::: 本文セクション :::

営業日報は必要、それとも、意味がない? ~ 営業目標達成のために、営業日報をどのように活用すべきか、その効果的な判断方法

「営業日報は必要ない!」という意見をよく聞きます。私たちのクライアント企業でも、営業日報を書いている企業と書いていない企業がありました。営業日報が営業目標達成に役立っている企業もありましたし、逆に、営業日報が時間の浪費となっていた企業もありました。

あなたの会社では、営業日報を書いたほうが良いのでしょうか、それとも、書かなくてもよいのでしょうか。もし、書いていないのであれば、営業日報を始めたほうが良いのでしょうか?

それを正しく判断できている企業は少ないようです。今回は「営業日報は、本当に、営業目標達成に役立つか?」そして「やるかやめるか、どのように判断すればよいか?」について解説します。

営業目標達成のために、営業日報をどのように活用すべきか、その効果的な判断方法

営業日報のメリット/デメリット

営業日報にもデメリットとメリットがあります。営業日報のデメリットとしてよく伺う意見は下記です。

◆ 手間がかかる
◆ 時間がかかる
◆ それなのに誰も読んでいない
◆ 書いている人すら、後で見直すことがない

それに対し、営業日報のメリットの意見には、以下のものがありました。

::: データ :::

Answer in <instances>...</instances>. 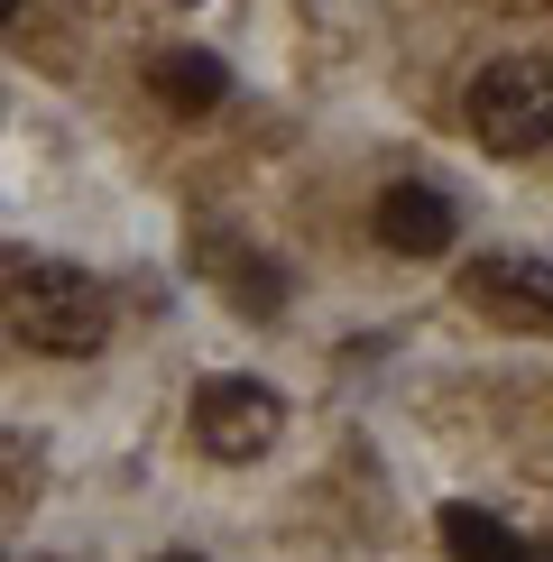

:::

## 実施するタスク
a – 本文セクションにある次の一文を英語に訳してください:「私たちのクライアント企業でも、営業日報を書いている企業と書いていない企業がありました。」
b – 本文セクションの「「営業日報は必要ない!」という意見をよく聞きます。」で始まる段落を、主な事実を残して箇条書きにまとめる。

## 最終結果
a – Among our client companies as well, there were companies that wrote daily sales reports and companies that did not.

b –
- 「営業日報は必要ない!」という意見をよく聞く。
- クライアント企業には、営業日報を書いている企業と書いていない企業があった。
- 営業日報が営業目標達成に役立った企業もあれば、時間の浪費になった企業もあった。